API


Recognition speeches

Asynchronous recognition


Automation of speech recognition using advanced technologies.

Asynchronous recognition, suitable for recognizing audio and video recordings.

Main actions:
1. Upload the file for recognition via HTTP protocol to our repository.
2. Run the recognition task: in the request, pass the name of the downloaded file and the recognition parameters. The response will contain the recognized text.

File upload code:

curl https://yazapishu.ru/api/upload.php \
--header "Authorization: <api_token>" \
-F "upload=@<file_name>"


where:
api_token - unique user identifier. Issued after registration. Used for authorization.
file_name - the name of your file to recognize (may contain the path to your file).


Recognition launch code:

curl https://yazapishu.ru/api.php \
--header "Authorization: <api_token>" \
--header "Content-Type: application/json" \
--data '{
"audio_name": "<file_name>",
"language": "<language_cod>"
}'


List of additional parameters:
file_name - the name of the uploaded file for recognition (only the name of your file with the extension. Example : audio1.mp3).
"language": "<language_cod>" - language recognition
"speaker": "-l" - split text into speakers
"timecod": "yes" - specify timecodes in text
"json": "yes" - get data in JSON format


Available recognition languages:
Russian - ru, English - en , English – British - en_uk, English – American - en_us, English – Australian - en_au, Spanish - es , Italian - it , Chinese - zh , Korean - ko , German - de , Dutch - nl , Polish - pl , Portuguese - pt , Turkish - tr , French - fr , Finnish - fi , Japanese - ja
Example parameter: "language": "ru"



Getting data in Json format


Recognition launch code:


curl https://yazapishu.ru/api.php \
--header "Authorization: <api_token>" \
--header "Content-Type: application/json" \
--data '{
"audio_name": "<file_name>",
"language": "<language_cod>",
"json": "yes"

Given entries
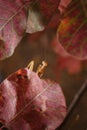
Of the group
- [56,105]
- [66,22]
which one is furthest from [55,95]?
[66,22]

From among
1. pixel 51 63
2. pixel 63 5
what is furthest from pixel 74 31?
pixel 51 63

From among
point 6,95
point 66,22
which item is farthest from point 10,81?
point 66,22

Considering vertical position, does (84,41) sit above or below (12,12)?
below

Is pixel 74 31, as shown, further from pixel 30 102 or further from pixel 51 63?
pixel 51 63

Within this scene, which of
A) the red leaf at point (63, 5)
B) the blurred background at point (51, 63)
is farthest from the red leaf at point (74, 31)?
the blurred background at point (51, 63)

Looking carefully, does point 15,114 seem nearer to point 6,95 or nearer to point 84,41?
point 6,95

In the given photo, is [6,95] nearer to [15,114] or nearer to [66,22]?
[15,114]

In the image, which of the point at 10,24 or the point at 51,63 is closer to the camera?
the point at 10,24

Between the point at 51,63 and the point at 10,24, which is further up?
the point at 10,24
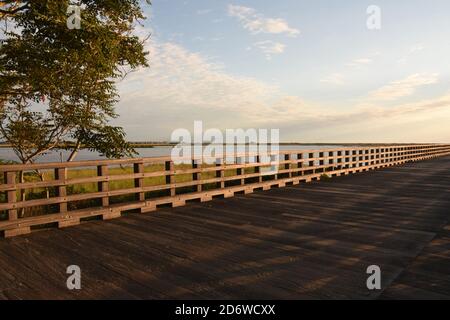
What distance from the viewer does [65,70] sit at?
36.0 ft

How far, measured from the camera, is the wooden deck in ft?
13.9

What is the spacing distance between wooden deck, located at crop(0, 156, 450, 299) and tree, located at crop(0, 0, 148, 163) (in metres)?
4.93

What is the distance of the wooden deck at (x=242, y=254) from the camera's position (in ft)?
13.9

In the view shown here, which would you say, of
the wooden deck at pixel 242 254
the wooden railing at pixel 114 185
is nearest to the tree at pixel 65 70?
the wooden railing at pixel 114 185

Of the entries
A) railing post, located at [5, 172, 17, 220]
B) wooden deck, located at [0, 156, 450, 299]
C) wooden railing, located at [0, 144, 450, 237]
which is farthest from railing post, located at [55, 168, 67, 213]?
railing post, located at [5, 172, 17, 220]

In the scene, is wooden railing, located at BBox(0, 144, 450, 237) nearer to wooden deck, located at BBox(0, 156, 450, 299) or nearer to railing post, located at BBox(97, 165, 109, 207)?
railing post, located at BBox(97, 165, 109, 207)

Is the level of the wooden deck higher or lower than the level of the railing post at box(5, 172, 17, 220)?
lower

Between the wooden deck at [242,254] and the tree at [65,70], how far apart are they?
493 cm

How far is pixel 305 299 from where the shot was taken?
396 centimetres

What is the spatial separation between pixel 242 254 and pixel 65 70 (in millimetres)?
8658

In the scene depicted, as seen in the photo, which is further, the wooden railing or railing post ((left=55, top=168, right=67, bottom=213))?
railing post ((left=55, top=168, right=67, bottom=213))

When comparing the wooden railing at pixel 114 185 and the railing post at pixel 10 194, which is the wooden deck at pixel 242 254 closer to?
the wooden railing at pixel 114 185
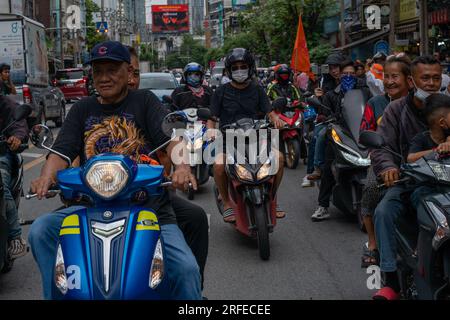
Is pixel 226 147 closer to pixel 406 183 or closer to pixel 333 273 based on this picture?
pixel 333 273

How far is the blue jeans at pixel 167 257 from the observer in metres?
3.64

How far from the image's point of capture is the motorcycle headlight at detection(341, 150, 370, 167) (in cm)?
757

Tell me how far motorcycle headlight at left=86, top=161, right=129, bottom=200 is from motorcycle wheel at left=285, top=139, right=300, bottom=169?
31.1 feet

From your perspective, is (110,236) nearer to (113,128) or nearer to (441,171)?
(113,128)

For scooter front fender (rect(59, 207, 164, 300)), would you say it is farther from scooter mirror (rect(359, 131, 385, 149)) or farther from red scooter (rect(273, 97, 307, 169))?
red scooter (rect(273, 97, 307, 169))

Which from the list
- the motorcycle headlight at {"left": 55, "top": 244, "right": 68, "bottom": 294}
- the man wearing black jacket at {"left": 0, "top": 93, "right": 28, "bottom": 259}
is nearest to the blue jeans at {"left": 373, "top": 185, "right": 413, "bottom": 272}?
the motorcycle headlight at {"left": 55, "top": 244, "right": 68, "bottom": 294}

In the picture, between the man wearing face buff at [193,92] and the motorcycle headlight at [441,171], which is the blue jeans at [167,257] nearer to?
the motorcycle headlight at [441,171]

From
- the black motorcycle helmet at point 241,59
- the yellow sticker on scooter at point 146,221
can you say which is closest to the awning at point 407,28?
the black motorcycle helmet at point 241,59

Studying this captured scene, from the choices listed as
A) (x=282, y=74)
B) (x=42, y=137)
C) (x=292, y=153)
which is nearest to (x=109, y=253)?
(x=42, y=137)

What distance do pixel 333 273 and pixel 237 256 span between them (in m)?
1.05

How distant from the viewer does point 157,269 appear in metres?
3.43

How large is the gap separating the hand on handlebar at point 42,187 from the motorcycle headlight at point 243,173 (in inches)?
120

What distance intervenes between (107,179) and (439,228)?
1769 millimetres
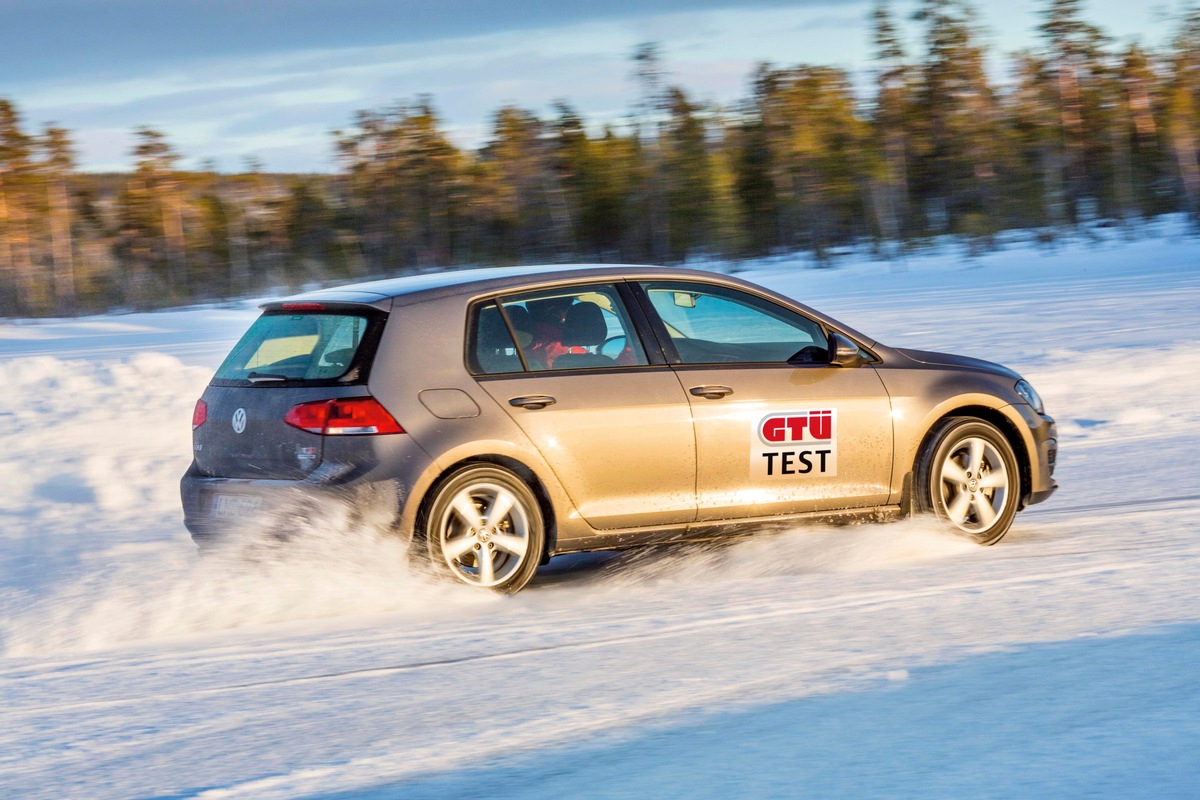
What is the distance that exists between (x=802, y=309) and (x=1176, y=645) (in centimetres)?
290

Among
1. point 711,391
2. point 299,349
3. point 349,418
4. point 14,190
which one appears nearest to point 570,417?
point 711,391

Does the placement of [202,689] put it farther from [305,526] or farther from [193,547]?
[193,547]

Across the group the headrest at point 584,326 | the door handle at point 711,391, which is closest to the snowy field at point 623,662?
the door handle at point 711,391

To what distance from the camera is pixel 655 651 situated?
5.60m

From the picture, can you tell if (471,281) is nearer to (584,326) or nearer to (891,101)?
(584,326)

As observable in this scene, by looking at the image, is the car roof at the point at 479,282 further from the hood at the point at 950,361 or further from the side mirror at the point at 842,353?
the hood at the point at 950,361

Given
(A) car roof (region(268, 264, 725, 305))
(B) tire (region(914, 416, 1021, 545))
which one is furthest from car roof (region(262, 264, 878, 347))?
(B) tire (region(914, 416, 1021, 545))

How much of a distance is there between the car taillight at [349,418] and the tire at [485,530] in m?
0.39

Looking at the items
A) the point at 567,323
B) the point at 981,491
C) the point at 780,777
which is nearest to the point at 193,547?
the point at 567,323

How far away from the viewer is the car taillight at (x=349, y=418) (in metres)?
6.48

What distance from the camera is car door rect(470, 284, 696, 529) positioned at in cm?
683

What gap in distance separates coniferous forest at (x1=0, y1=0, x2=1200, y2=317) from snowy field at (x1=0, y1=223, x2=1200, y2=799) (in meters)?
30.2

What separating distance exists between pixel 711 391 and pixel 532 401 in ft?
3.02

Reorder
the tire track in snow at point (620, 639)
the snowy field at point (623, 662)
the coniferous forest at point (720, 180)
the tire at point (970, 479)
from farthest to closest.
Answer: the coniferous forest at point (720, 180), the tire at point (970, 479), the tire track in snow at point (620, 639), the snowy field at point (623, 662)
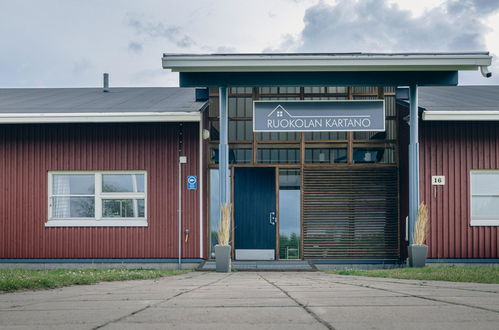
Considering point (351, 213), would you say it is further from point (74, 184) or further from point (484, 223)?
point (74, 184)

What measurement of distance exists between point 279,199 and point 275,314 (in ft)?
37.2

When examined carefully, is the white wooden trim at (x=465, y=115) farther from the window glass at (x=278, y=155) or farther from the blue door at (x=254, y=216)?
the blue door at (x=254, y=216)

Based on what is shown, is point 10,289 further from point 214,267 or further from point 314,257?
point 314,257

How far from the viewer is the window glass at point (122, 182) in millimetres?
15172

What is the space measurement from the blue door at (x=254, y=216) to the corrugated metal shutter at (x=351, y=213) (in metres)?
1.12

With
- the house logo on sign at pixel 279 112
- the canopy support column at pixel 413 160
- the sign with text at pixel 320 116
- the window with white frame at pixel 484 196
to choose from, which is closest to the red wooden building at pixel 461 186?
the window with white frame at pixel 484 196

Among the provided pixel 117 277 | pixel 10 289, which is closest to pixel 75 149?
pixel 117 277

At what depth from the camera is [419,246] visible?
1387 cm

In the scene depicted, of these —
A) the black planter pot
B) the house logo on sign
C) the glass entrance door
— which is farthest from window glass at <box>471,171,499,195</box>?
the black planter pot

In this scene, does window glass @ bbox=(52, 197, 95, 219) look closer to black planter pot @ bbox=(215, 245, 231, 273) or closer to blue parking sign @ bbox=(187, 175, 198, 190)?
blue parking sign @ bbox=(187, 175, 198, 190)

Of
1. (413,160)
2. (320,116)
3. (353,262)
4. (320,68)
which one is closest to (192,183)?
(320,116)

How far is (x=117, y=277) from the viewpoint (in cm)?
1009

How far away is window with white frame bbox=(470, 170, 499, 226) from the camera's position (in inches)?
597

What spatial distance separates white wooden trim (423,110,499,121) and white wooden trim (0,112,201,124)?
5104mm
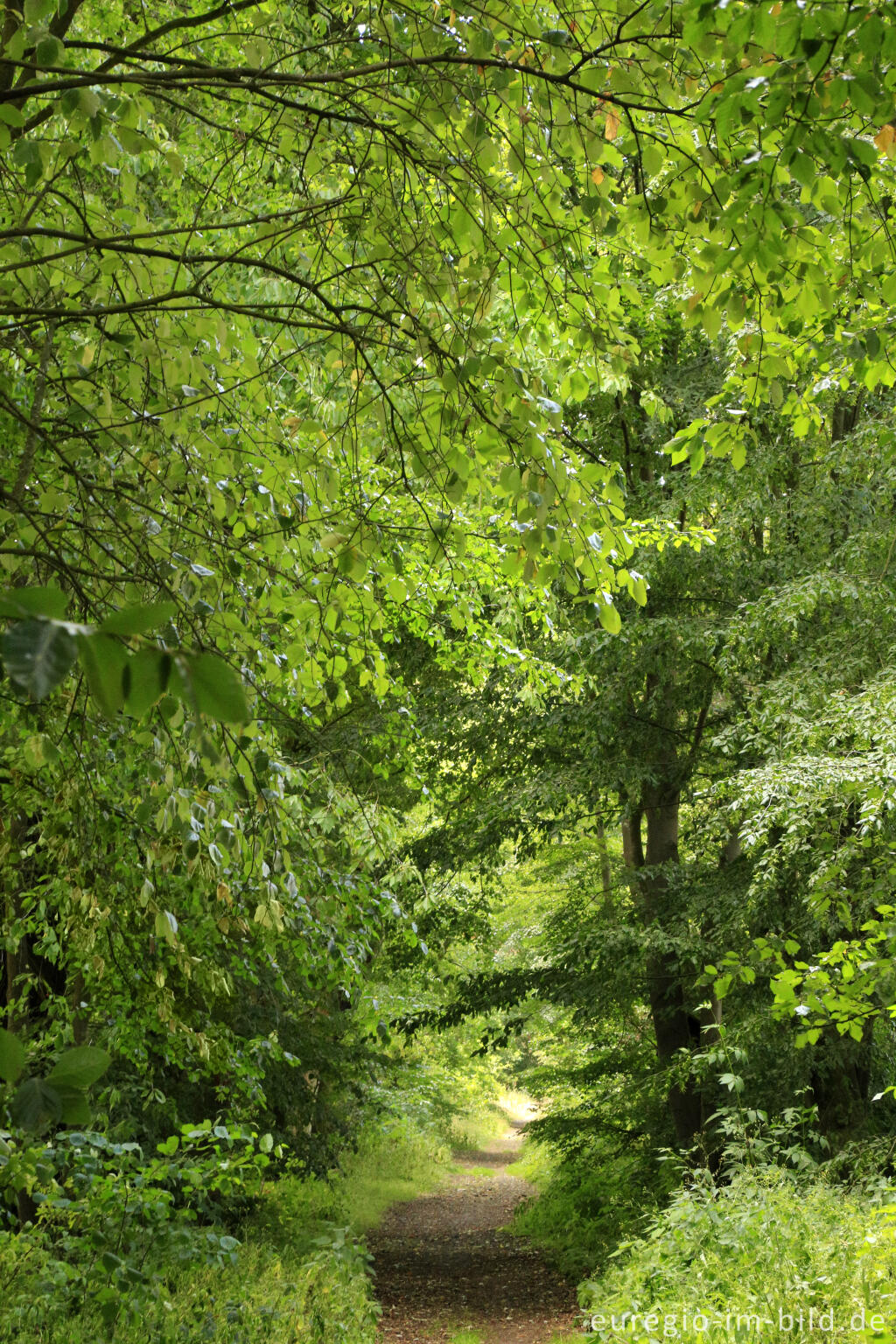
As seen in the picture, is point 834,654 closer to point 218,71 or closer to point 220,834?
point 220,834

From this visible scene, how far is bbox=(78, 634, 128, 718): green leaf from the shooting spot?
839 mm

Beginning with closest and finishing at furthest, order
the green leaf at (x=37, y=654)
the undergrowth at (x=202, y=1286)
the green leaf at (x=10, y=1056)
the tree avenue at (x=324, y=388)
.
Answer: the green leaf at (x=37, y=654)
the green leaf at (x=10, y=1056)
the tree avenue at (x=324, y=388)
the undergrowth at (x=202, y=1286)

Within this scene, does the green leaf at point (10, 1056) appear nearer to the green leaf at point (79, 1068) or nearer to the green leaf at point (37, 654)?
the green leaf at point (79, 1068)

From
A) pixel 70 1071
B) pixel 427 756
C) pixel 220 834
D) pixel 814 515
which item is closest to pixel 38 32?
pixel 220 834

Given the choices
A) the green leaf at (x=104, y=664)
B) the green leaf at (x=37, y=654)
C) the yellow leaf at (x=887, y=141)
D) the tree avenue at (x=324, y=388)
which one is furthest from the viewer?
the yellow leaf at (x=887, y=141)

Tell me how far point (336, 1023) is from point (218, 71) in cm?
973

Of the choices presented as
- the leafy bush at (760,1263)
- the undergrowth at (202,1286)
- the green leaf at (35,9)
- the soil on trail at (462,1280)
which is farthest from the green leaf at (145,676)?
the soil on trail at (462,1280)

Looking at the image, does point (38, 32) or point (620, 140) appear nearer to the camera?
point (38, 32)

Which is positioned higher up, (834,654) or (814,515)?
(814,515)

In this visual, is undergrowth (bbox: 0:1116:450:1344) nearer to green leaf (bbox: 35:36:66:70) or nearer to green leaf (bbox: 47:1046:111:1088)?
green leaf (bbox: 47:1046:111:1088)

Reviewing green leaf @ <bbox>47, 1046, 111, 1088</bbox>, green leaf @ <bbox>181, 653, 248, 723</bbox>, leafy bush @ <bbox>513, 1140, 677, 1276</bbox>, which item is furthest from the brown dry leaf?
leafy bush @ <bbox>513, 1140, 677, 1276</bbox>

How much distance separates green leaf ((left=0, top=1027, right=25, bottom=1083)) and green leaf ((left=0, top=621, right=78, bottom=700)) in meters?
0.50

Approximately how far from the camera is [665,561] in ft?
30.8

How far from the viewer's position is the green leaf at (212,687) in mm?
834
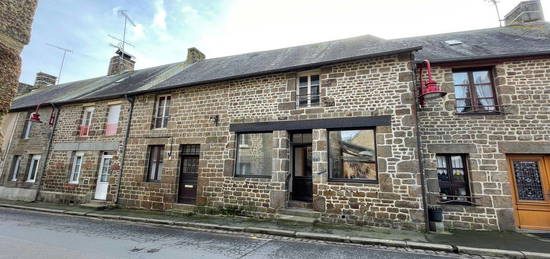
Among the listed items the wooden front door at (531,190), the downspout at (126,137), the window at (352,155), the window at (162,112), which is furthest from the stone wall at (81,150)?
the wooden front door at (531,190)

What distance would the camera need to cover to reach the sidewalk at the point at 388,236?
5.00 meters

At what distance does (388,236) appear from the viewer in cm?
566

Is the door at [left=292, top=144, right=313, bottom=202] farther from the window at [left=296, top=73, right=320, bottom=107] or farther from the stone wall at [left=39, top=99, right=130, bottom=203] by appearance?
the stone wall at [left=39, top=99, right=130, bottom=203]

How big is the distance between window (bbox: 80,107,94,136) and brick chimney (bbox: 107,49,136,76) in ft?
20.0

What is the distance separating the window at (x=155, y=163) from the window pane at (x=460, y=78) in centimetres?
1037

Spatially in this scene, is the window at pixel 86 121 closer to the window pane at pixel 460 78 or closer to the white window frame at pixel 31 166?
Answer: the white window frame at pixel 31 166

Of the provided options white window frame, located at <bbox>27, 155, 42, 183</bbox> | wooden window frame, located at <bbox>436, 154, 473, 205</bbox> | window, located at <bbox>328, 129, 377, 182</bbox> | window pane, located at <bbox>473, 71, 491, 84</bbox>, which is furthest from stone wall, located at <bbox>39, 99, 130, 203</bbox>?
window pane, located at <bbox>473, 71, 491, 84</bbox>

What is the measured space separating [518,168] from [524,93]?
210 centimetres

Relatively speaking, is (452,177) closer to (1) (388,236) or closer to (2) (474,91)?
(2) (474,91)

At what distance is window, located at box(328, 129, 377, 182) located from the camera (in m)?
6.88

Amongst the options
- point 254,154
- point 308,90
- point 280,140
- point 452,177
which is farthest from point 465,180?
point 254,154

Problems
A. From the speech recognition API documentation, extract the passage from "2. Run the recognition" up to and including "Used for authorization.".
B. According to the speech recognition API documentation, which language code selects British English?
C. Carry on the speech recognition API documentation from the point at which it ends.

Responses to the exercise
A.
2. Run the recognition task: in the request, pass the name of the downloaded file and the recognition parameters. The response will contain the recognized text.

File upload code:

curl https://yazapishu.ru/api/upload.php \
--header "Authorization: <api_token>" \
-F "upload=@<file_name>"


where:
api_token - unique user identifier. Issued after registration. Used for authorization.

B. en_uk

C.
}'


The results contain the entire recognized text, the text divided by parameters, and a list of recognized words.

The response will be data in JSON format, where:


Key Type Description
text string Transcript audio file .
words array An array containing information about each word
utterances array Array containing speakers' statements
utterances[i].speaker string Statement of a specific speaker
words[i].text string Text of the i-th word in the transcript
words[i].start number The beginning of the pronunciation of this word in the audio file, in milliseconds.
words[i].end number The end of the pronunciation of this word in the audio file, in milliseconds.
words[i].confidence number Reliability assessment for decoding the i-th word
words[i].speaker string If the "Speaker Separation" feature is enabled, then the speaker who uttered the i-th word
status string Status recognition : completed or error
audio_duration number Audio Duration
id number Current recognition identifier


Request for completed recognitions by ID:


curl https://yazapishu.ru/api/api_request.php \
--header "Authorization: <api_token>" \
--header "Content-Type: application/json" \
--data '{
"id": "<id>"
}'


Example of performing recognition in the SHELL command shell:


audio='myspeech.mp3'

curl https://yazapishu.ru/api/upload.php \
--header "Authorization: 773fec3ac285bc7c9e9951ef7f7ddad8" \
-F "upload=@$audio"

text=$(curl https://yazapishu.ru/api.php \
--header "Authorization: 773fec3ac285bc7c9e9951ef7f7ddad8" \
--header "Content-Type: application/json" \
--data '{
"audio_name": "'$audio'",
"language": "en",
"speaker": "-l",
"json": "yes"
}')


printf '%s\n' "$text"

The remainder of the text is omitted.